#### Provided material

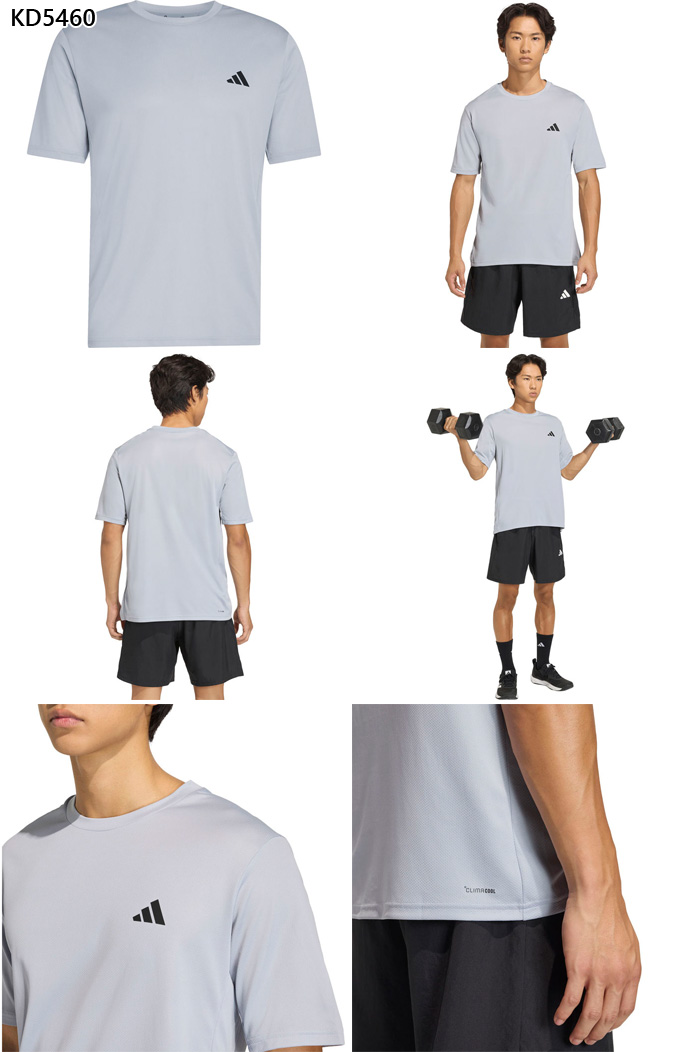 adidas（アディダス） メンズ M WO-ES BASE Tシャツ ジョギング
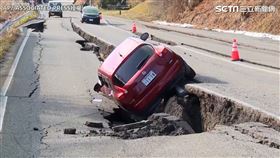 日本地震,能登地震,石川縣地震,能登,能登半島,石川縣,日本,地震。（圖／AP／ASSOCIATED PRESS授權）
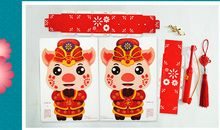 猪年中秋节短信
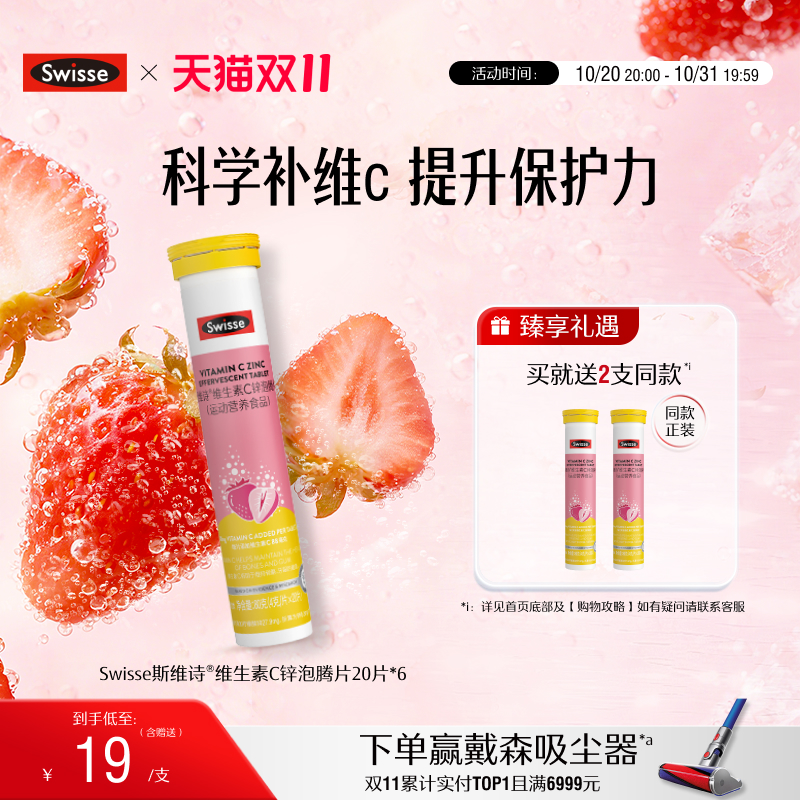 swisse斯维诗VC+锌泡腾片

#### Prompt
An exact copy of the listing is required; return it without any pictures.

#### Answer below
 adidas（アディダス） メンズ M WO-ES BASE Tシャツ ジョギング
 日本地震,能登地震,石川縣地震,能登,能登半島,石川縣,日本,地震。（圖／AP／ASSOCIATED PRESS授權）
 猪年中秋节短信
 swisse斯维诗VC+锌泡腾片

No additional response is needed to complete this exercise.